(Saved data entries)
============

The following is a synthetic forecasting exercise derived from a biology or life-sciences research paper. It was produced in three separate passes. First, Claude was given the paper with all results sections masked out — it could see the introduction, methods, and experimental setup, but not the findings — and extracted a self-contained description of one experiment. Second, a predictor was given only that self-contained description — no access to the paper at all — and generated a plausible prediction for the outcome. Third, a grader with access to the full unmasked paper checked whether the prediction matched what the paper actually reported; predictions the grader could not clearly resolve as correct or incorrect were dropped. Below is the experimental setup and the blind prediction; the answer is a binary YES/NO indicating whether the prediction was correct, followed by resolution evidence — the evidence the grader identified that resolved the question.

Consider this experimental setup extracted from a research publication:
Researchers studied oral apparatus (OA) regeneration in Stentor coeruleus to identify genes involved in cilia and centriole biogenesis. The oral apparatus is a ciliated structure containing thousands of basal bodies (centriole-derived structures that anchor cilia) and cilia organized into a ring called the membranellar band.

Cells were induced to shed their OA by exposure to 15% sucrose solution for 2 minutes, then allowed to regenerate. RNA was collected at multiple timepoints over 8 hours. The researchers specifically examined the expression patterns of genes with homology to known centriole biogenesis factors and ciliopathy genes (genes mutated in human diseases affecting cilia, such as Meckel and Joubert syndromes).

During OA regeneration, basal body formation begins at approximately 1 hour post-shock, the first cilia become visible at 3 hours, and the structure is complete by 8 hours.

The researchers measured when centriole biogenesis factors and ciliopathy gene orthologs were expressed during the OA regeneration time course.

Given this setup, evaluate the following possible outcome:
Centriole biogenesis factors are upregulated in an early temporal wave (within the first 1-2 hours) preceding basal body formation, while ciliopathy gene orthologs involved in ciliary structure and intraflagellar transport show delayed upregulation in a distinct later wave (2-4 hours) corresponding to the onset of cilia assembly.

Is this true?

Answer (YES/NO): NO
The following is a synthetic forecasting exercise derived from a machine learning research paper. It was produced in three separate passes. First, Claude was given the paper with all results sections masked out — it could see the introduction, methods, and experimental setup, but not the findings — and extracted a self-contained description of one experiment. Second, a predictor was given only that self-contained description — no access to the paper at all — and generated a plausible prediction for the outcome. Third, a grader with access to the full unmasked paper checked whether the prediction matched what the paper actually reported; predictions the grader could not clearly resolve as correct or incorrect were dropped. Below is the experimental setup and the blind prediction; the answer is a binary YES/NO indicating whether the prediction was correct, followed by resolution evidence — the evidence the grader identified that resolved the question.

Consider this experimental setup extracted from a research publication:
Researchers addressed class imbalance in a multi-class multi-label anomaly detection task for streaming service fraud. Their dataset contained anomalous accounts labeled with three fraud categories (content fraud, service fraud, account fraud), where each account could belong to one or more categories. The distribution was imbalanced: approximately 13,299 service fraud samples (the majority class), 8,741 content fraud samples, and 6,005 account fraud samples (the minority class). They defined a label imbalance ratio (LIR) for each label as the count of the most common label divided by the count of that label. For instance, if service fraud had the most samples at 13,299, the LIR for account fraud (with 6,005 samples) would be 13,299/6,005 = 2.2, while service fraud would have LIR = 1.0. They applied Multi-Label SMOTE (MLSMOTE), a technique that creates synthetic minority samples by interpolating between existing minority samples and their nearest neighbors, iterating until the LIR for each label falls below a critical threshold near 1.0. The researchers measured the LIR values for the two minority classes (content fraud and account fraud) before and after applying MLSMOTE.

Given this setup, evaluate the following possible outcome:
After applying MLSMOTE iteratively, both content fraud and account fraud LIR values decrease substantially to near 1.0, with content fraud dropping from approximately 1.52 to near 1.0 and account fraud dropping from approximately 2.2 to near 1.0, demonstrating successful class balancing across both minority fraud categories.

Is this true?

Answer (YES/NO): YES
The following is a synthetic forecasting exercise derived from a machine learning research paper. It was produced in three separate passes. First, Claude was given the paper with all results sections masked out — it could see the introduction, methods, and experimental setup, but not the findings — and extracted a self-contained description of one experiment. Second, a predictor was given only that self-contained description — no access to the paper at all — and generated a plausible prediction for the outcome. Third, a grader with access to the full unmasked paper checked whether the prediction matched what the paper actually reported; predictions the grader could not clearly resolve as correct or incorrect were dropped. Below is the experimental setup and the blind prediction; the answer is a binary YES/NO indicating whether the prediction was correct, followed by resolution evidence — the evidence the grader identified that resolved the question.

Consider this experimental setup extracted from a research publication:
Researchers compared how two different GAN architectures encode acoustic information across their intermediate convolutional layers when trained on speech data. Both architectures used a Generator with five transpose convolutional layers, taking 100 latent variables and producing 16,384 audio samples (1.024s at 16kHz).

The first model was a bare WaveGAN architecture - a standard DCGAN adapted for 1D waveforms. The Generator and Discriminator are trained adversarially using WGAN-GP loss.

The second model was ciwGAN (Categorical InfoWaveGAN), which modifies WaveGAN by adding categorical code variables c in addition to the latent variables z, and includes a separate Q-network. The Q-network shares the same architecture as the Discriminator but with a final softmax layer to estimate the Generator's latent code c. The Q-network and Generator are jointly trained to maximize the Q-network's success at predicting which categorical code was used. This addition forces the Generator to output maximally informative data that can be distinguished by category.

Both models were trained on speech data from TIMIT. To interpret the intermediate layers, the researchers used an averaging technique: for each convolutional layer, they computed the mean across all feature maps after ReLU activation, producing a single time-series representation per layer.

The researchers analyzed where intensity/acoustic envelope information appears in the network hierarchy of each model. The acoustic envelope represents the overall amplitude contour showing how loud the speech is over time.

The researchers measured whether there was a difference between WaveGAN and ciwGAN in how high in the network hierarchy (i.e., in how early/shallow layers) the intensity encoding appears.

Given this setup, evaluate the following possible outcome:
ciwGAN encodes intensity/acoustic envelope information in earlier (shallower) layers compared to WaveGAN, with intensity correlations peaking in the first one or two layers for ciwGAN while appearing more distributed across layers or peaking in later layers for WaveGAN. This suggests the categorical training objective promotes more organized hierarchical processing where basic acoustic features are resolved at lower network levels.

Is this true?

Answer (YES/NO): NO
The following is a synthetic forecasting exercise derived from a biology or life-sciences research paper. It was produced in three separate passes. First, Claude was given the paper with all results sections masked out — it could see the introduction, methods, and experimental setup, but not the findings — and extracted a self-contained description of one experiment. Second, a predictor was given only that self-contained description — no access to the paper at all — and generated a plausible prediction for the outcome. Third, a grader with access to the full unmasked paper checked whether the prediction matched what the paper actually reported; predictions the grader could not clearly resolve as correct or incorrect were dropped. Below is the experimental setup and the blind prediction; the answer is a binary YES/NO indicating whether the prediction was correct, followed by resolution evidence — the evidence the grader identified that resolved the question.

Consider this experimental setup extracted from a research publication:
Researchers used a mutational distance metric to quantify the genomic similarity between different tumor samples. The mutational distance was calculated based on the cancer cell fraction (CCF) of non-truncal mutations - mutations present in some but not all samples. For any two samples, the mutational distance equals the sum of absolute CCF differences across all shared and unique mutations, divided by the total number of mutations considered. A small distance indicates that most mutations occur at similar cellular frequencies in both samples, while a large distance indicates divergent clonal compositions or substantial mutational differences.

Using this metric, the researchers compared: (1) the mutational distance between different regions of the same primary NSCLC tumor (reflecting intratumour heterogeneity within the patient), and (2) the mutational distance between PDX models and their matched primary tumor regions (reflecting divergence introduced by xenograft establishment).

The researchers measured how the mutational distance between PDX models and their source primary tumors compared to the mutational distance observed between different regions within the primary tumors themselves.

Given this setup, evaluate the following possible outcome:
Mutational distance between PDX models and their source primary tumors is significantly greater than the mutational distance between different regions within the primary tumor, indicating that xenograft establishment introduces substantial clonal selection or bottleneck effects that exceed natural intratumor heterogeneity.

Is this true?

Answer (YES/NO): NO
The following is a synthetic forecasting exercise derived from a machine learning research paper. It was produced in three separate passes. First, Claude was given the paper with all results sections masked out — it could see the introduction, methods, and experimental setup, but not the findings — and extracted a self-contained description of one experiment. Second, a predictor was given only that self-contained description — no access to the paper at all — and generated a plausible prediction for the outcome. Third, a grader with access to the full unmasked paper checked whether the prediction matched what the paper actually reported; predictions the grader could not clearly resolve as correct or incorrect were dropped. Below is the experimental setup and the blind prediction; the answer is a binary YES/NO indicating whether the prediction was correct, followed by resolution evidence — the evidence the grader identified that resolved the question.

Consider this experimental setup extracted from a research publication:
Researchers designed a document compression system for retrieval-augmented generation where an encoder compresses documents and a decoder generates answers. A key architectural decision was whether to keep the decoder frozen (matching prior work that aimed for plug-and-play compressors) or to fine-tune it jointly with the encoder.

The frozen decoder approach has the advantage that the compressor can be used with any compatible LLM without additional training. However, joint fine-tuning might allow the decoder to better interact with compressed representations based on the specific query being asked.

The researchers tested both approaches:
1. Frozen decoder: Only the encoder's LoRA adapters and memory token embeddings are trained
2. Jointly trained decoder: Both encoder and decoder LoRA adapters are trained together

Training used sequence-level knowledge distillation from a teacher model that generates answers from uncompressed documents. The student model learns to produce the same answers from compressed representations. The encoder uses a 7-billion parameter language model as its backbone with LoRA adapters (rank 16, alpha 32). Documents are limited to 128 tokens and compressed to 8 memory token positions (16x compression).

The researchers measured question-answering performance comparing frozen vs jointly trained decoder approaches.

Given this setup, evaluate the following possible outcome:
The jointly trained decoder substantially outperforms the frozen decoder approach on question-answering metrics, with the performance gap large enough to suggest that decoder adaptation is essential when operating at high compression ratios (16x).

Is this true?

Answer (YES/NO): YES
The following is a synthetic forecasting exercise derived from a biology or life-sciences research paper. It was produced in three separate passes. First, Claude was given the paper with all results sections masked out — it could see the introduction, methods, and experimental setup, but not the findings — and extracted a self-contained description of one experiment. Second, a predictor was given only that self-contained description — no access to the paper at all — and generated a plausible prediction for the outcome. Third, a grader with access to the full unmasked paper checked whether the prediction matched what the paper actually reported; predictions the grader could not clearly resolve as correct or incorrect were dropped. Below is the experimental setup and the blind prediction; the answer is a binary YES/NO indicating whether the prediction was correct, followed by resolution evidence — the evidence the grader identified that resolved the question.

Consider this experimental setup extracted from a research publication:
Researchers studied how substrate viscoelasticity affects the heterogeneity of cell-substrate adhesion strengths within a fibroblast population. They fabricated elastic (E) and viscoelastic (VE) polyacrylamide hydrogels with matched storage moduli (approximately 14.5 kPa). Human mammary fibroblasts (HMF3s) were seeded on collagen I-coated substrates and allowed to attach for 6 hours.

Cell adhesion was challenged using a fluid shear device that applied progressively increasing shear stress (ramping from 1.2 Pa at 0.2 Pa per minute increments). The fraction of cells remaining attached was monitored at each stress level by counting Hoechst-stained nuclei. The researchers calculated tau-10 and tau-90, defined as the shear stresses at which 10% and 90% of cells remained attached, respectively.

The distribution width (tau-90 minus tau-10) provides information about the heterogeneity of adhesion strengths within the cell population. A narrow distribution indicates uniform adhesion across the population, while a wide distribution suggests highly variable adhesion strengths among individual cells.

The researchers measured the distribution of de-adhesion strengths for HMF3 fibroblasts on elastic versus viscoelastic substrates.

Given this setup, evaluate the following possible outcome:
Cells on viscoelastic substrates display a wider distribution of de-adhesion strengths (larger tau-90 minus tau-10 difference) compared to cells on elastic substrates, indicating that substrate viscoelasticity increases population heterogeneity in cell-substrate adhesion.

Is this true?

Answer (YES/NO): YES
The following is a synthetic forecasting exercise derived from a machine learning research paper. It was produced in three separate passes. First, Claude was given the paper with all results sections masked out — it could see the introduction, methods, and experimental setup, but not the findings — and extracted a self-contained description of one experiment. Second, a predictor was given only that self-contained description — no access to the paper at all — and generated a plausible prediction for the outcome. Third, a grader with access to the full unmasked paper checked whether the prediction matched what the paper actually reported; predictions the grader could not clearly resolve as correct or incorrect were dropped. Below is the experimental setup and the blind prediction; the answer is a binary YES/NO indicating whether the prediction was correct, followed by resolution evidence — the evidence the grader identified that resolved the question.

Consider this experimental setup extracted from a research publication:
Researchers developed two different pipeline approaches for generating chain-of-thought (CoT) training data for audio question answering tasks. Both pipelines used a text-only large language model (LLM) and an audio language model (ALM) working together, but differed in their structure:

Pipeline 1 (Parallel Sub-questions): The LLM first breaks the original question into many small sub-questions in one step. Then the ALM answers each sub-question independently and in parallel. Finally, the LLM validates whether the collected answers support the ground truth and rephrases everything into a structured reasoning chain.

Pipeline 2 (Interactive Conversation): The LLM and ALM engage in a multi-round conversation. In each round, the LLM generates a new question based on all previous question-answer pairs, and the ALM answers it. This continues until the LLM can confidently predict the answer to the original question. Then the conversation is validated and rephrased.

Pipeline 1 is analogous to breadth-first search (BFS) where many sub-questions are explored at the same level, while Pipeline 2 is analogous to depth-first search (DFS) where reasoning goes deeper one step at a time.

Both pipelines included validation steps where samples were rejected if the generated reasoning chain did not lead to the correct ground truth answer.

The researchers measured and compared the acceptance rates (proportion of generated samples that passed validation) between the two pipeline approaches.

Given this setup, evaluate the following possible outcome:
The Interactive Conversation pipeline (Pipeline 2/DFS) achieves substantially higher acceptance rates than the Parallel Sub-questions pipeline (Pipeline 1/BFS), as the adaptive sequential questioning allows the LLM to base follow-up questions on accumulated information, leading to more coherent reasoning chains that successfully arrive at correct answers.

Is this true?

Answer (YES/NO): NO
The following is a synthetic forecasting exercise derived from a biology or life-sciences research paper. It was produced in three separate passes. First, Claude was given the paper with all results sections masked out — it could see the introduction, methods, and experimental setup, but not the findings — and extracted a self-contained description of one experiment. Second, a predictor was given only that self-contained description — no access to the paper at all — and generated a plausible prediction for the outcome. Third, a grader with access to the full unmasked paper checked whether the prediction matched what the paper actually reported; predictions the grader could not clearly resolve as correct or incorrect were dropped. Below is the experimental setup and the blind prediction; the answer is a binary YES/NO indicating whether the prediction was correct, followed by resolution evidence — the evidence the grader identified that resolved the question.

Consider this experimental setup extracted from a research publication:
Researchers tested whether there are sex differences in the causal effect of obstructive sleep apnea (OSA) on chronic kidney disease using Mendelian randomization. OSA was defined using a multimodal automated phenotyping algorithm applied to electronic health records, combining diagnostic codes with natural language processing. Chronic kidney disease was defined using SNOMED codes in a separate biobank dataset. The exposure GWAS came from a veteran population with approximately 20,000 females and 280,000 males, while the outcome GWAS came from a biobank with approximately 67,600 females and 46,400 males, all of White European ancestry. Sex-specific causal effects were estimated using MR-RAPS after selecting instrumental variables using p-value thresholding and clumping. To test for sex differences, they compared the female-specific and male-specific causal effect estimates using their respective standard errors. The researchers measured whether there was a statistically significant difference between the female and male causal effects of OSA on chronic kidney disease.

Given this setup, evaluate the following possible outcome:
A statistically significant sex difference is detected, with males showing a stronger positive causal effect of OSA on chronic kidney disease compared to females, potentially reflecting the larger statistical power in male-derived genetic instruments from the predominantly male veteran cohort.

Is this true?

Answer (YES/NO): YES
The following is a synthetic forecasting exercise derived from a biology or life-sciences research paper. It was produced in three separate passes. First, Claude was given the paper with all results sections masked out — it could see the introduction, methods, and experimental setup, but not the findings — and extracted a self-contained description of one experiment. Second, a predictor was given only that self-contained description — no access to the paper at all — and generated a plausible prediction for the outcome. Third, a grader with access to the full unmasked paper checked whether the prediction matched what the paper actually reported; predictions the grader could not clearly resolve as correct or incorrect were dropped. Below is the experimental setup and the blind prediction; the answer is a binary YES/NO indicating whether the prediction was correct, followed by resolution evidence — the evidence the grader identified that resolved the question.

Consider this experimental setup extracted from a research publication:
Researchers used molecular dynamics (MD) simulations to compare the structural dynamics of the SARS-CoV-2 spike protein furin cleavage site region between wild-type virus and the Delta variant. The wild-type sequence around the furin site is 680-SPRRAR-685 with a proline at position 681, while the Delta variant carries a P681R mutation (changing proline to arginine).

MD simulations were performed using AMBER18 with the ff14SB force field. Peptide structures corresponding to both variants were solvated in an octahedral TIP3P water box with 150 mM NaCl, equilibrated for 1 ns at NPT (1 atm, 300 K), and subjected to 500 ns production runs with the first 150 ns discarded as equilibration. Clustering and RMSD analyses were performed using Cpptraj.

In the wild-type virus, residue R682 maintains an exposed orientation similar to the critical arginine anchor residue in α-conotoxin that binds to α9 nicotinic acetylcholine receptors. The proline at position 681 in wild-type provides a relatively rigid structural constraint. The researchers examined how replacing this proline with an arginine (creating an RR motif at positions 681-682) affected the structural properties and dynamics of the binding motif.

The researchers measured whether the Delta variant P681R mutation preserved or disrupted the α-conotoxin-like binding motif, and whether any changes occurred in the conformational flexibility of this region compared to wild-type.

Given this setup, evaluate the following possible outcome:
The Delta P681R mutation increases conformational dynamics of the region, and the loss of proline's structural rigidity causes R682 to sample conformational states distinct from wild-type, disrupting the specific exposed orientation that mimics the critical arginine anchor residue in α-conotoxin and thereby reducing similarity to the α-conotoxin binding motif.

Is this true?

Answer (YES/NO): NO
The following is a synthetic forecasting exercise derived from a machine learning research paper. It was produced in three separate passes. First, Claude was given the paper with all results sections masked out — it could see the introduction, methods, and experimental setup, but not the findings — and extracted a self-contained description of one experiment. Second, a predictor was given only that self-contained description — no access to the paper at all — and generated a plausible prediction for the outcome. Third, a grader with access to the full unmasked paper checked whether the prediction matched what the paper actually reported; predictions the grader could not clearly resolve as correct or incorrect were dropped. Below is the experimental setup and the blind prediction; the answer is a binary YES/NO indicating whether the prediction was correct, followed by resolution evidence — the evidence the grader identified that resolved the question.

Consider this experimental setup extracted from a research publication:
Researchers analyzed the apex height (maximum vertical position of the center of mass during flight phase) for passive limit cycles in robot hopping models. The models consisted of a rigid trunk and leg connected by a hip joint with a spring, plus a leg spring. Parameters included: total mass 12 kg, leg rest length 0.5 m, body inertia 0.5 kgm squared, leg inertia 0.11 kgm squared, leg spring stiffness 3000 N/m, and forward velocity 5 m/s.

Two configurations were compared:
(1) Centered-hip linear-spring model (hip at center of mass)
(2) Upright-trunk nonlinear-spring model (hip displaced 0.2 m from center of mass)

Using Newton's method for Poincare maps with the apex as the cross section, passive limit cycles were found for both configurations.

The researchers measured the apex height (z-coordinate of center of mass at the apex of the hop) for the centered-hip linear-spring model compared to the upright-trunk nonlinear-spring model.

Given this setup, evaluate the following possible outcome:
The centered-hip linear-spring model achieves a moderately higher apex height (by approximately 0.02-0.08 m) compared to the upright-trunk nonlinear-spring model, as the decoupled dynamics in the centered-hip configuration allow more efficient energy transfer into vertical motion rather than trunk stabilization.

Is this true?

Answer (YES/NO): NO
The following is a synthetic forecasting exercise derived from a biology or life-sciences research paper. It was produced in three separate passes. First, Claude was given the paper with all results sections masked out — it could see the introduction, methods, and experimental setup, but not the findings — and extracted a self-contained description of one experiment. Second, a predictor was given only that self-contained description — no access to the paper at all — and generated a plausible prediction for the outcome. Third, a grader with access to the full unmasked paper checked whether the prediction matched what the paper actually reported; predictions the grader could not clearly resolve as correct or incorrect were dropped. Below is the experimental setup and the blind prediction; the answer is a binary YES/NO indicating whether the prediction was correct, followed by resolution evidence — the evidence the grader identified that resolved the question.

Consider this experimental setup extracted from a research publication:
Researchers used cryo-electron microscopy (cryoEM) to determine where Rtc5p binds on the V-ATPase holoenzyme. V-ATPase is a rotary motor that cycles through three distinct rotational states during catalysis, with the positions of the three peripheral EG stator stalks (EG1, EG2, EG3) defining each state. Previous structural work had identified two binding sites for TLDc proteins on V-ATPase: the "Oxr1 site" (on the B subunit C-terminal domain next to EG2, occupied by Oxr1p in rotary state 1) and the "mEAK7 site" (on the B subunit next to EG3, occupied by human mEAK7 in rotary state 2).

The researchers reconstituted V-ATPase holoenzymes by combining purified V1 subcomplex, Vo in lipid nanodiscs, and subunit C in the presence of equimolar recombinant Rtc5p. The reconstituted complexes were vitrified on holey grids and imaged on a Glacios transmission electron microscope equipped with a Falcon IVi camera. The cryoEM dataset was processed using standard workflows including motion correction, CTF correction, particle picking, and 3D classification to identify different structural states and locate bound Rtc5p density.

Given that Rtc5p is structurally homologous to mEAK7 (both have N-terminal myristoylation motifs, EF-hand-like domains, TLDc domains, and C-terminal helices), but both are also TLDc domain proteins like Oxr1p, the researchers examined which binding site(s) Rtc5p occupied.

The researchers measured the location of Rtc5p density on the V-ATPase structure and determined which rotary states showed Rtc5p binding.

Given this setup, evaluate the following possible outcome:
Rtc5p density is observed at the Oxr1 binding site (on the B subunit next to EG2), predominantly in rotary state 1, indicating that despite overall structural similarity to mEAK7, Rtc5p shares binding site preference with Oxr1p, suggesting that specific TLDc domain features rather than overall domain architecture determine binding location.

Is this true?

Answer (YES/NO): NO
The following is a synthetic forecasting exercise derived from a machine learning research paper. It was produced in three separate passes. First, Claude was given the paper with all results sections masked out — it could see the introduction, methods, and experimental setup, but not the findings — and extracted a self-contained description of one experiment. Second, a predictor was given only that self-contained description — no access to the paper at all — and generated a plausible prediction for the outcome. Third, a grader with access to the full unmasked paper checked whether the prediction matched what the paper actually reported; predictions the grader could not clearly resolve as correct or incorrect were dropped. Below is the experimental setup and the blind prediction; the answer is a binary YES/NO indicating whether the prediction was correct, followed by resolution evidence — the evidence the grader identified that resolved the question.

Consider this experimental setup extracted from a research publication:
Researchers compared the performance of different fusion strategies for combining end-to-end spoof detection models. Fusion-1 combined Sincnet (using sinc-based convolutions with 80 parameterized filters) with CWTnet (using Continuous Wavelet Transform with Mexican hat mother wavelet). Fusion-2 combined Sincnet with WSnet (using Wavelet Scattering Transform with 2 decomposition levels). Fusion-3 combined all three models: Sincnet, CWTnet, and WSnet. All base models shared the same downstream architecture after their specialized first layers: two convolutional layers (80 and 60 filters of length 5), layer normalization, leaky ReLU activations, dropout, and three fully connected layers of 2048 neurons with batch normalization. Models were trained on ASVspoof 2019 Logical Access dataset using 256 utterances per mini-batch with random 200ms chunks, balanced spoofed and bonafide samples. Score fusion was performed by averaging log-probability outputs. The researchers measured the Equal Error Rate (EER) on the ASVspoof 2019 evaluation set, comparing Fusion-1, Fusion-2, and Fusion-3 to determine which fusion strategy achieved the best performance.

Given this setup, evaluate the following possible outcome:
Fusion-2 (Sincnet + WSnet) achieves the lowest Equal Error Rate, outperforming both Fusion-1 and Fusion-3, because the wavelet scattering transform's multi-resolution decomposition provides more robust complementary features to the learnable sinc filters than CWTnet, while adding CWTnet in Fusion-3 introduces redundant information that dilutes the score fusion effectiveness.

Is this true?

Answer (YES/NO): NO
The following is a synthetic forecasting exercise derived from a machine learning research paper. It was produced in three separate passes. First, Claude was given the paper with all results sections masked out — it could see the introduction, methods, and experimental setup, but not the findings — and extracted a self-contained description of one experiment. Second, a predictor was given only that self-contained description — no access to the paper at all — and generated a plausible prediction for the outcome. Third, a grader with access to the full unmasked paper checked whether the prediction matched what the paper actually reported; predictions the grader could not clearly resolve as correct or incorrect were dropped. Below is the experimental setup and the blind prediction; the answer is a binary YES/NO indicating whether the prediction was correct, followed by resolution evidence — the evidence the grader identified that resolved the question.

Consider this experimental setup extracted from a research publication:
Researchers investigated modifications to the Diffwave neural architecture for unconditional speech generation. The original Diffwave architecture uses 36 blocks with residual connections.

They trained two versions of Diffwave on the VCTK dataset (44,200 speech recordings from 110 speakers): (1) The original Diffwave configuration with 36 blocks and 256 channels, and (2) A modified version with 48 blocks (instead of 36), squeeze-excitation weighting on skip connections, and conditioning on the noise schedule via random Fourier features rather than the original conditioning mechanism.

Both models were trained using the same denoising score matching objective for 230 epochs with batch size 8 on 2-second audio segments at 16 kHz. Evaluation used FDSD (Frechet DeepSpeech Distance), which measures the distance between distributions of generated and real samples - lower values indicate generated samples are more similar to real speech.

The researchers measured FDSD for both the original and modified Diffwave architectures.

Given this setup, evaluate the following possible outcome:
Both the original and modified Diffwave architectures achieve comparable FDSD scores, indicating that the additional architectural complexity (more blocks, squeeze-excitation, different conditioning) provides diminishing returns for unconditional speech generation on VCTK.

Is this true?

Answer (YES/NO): NO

============

• [Your goal]: Each line in which the string "loss" is found must be copied from the data.

• [Task response]:
The first model was a bare WaveGAN architecture - a standard DCGAN adapted for 1D waveforms. The Generator and Discriminator are trained adversarially using WGAN-GP loss.
The Delta P681R mutation increases conformational dynamics of the region, and the loss of proline's structural rigidity causes R682 to sample conformational states distinct from wild-type, disrupting the specific exposed orientation that mimics the critical arginine anchor residue in α-conotoxin and thereby reducing similarity to the α-conotoxin binding motif.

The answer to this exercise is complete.